Book Reviews

Review: The Last Graduate

A Deadly Education was my favourite book of last year, gaining an unprecedented eleven out of five cats – and the sequel is just as brilliant!

Book: The Last Graduate by Naomi Novik

Publication date: 28th September 2021

Ownership: Proof copy sent free of charge by Del Rey Books. All opinions my own.

Content warnings: Violence including murder, injuries, gore, many gross ways to die, and minor character death (none of this terribly graphic); black magic including using life force of others mentioned; suicide mentioned in the abstract; parental death mentioned.

At the Scholomance, El, Orion, and the other students are faced with their final year–and the looming specter of graduation, a deadly ritual that leaves few students alive in its wake. El is determined that her chosen group will survive, but it is a prospect that is looking harder by the day as the savagery of the school ramps up. Until El realizes that sometimes winning the game means throwing out all the rules . . .

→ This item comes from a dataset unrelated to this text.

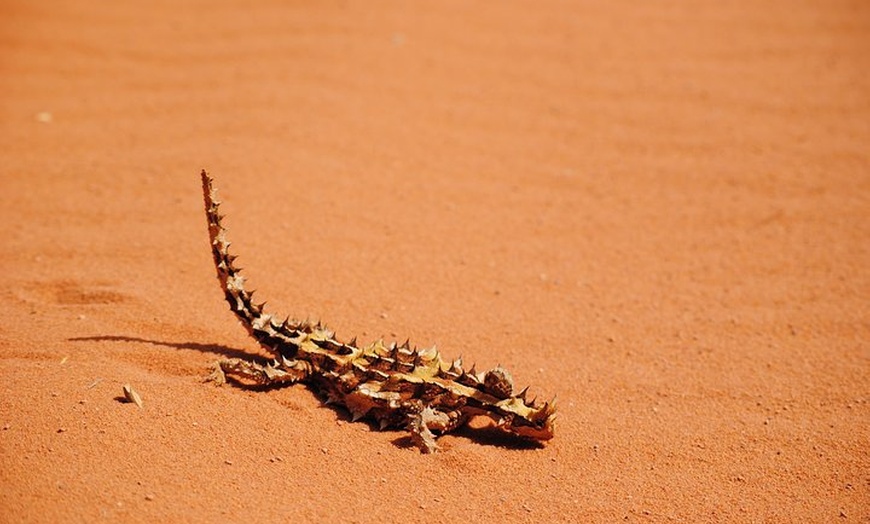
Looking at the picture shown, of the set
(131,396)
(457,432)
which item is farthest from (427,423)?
(131,396)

My usual disclaimer about sequels applies – I’ll be as spoiler-free as I can, but discussing a sequel inherently tells you something about previous books, even if it’s only who’s alive, so if you haven’t read A Deadly Education yet, consider yourself warned. You should go back and read my rave review, then read the book, then come back!

I was apprehensive on starting The Last Graduate, almost sure that I’d hyped myself up too far, or that it wouldn’t live up to the standard of the first, or that I’d imagined the standard of the first… but I needn’t have worried. Within two pages, I was completely sucked back into El’s voice and the story as if I’d never left off – it starts seconds after that cliffhanger! – and before I knew it, I’d devoured a hundred pages. When I paused to look up for the first time, I immediately texted all my reading buddies to yell about how good it was! I think I said in my review of A Deadly Education that I’ve never identified with a character more than El, or at least I felt it a lot, and slipping back into her perspective was so smooth that I honestly didn’t notice myself reading this as a book. It felt almost like reading an old diary, like it was something I already recognised, but not in a boring or predictable way, just a sense of rightness with the telling – I’m probably explaining this badly, but what I mean is that if you click with this writing as much as I did, the reading experience is utterly seamless. It’s so immersive and characterful.

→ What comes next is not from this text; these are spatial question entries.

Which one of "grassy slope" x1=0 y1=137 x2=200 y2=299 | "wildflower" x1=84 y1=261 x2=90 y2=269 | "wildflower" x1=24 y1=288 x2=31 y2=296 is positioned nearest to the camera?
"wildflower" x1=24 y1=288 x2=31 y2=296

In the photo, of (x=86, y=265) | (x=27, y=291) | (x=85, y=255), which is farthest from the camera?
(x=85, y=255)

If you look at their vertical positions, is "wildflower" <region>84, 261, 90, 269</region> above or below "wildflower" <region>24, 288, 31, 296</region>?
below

This book offers so much of an expansion on the characters we’ve come to love and the Scholomance itself. A lot of the major worldbuilding has already been done in the first book, but here we get more new monsters, more locations within the school, and more class schedules (seriously, I live for this kind of worldbuilding). We also get deeper looks at the magical world outside the Scholomance, and the kind of politics that await the survivors of the graduating class, because now, in their final year, El and her classmates can finally start to think about more than just surviving the immediate attacks. As El slowly stops resisting the lure of having friends, we get to see more moments from everyone, and the relationships became one of my favourite parts of the book. Towards the end (no spoilers!) I may have shed a tear or two just because of how proud I was of them all, but especially El, for learning to trust one another. Those of you on the hook to know what’s going on with a certain cinnamon roll bent on heroism, rest assured that there’s plenty of great Orion content, and his relationship with El was just brilliantly done. I loved getting to scratch his shiny surface a bit and see the darkness underneath; what a great foil to our destined-for-evil-but-secretly-a-bit-nice heroine.

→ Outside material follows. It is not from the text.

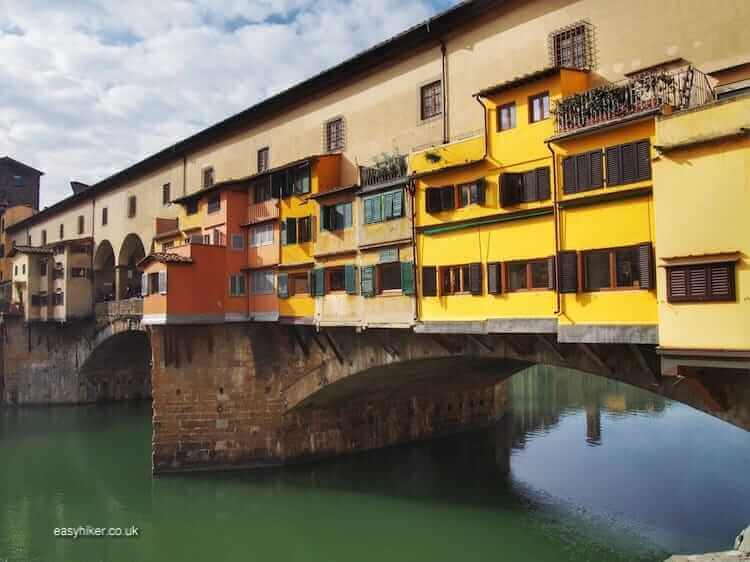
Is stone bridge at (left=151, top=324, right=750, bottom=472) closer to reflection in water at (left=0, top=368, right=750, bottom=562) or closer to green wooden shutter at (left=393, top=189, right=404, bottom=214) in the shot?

Gosh, everything about this just sang to me – I want to dive into so many specifics, but I don’t want to spoil anything! Suffice to say, if you fell in love with the first book, you’ll be deeply satisfied with this (but desperate for book three). I can’t recommend this series highly enough if you, like me, love snarky, powerful girls and really meticulous worldbuilding where you actually get to see behind the scenes of a magical school. It’s fantastic. I’m reigning it in on the extra cats for the sake of inflation, but it’s for sure a five out of five, and just as wonderful as book one!